■ **DATA EXTRACT**
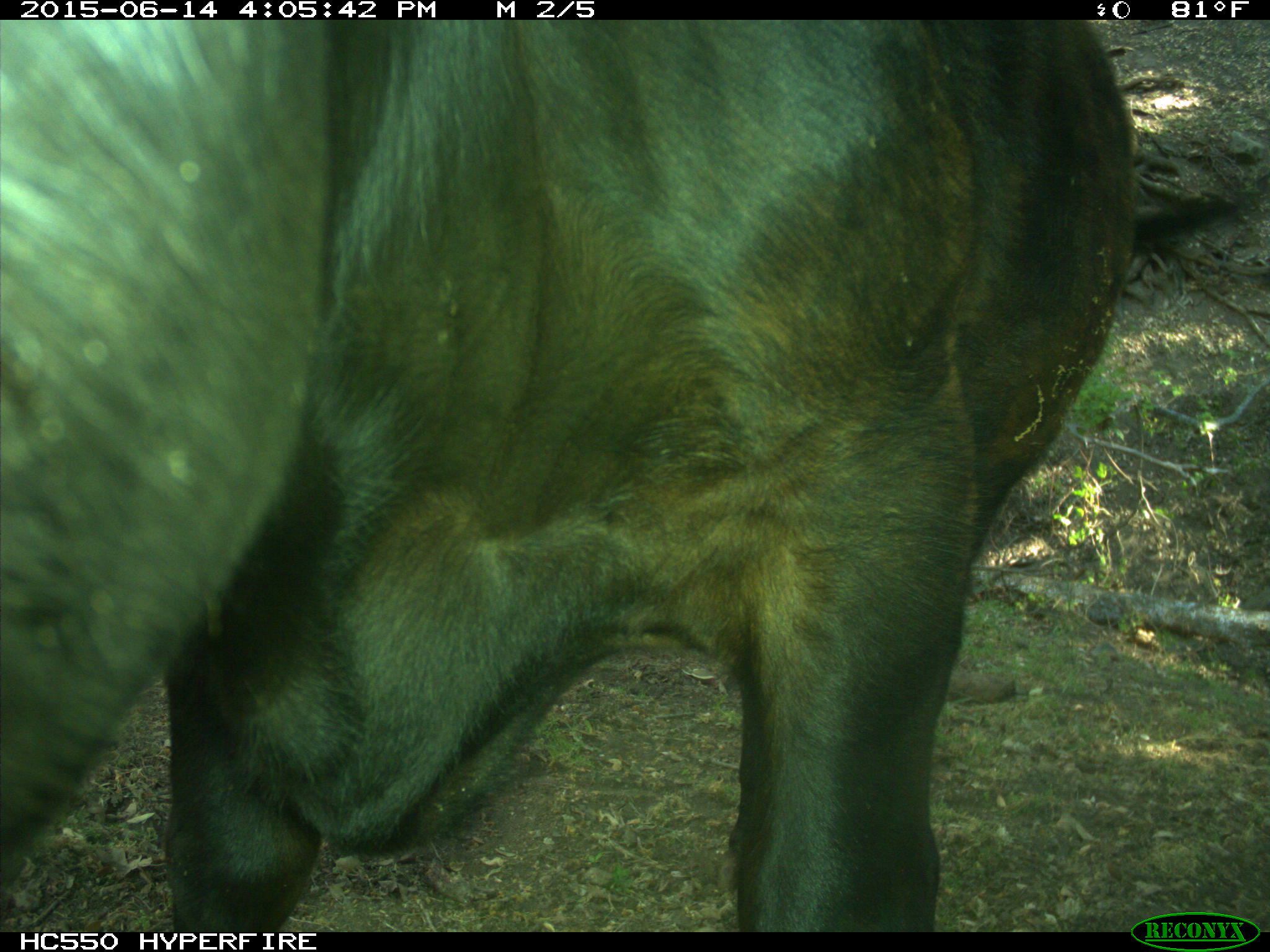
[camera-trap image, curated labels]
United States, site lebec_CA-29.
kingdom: Animalia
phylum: Chordata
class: Mammalia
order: Artiodactyla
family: Bovidae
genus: Bos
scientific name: Bos taurus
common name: domestic cow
Bos taurus (domestic cow).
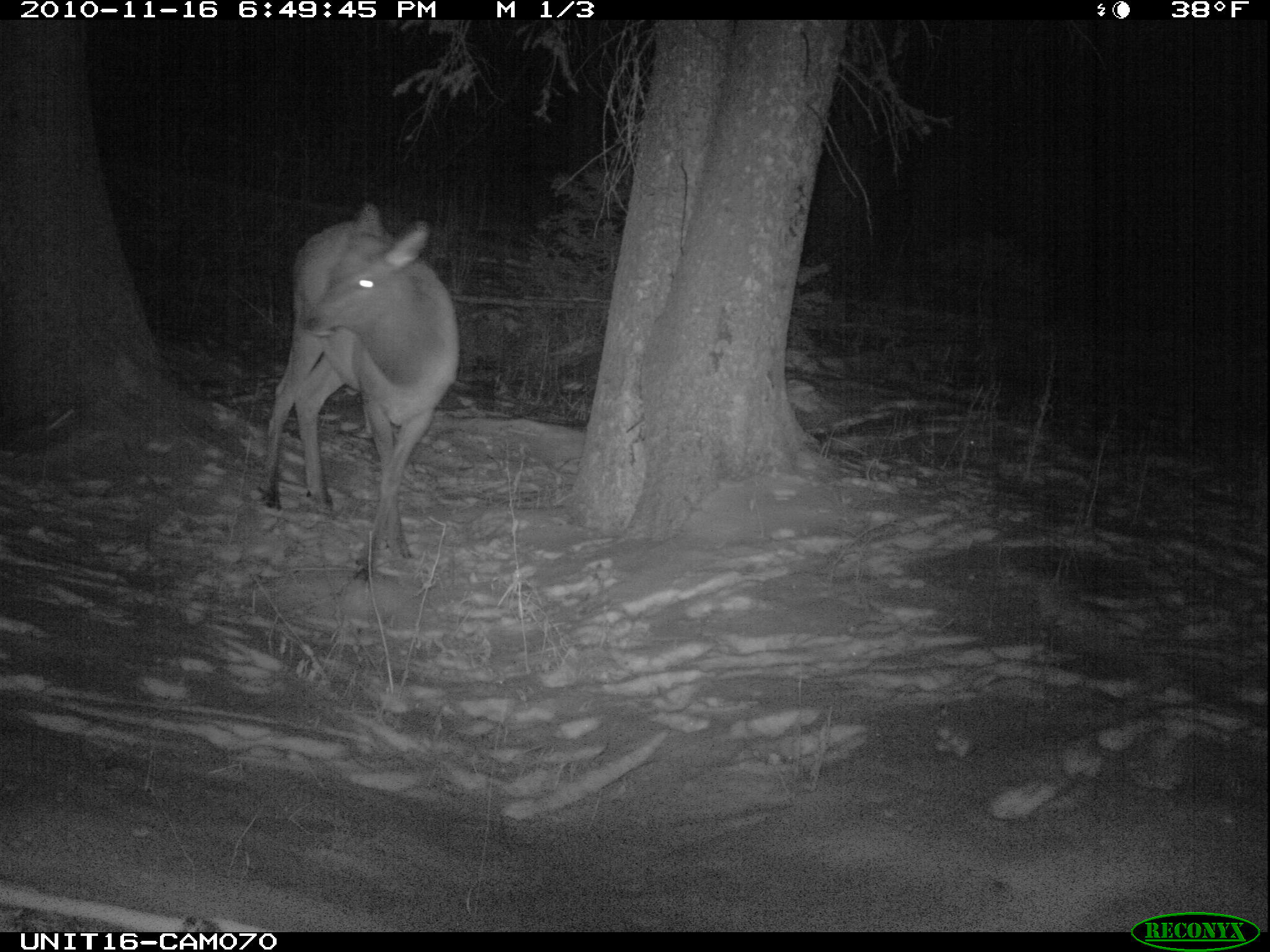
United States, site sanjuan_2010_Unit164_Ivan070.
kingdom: Animalia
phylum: Chordata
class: Mammalia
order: Artiodactyla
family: Cervidae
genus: Cervus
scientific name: Cervus elaphus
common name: red deer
Cervus elaphus (red deer).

■ **EXERCISE OBJECTIVE**
For this exercise, return the material word for word and drop each image.

■ **YOUR RESPONSE**
[camera-trap image, curated labels]
United States, site lebec_CA-29.
kingdom: Animalia
phylum: Chordata
class: Mammalia
order: Artiodactyla
family: Bovidae
genus: Bos
scientific name: Bos taurus
common name: domestic cow
Bos taurus (domestic cow).
United States, site sanjuan_2010_Unit164_Ivan070.
kingdom: Animalia
phylum: Chordata
class: Mammalia
order: Artiodactyla
family: Cervidae
genus: Cervus
scientific name: Cervus elaphus
common name: red deer
Cervus elaphus (red deer).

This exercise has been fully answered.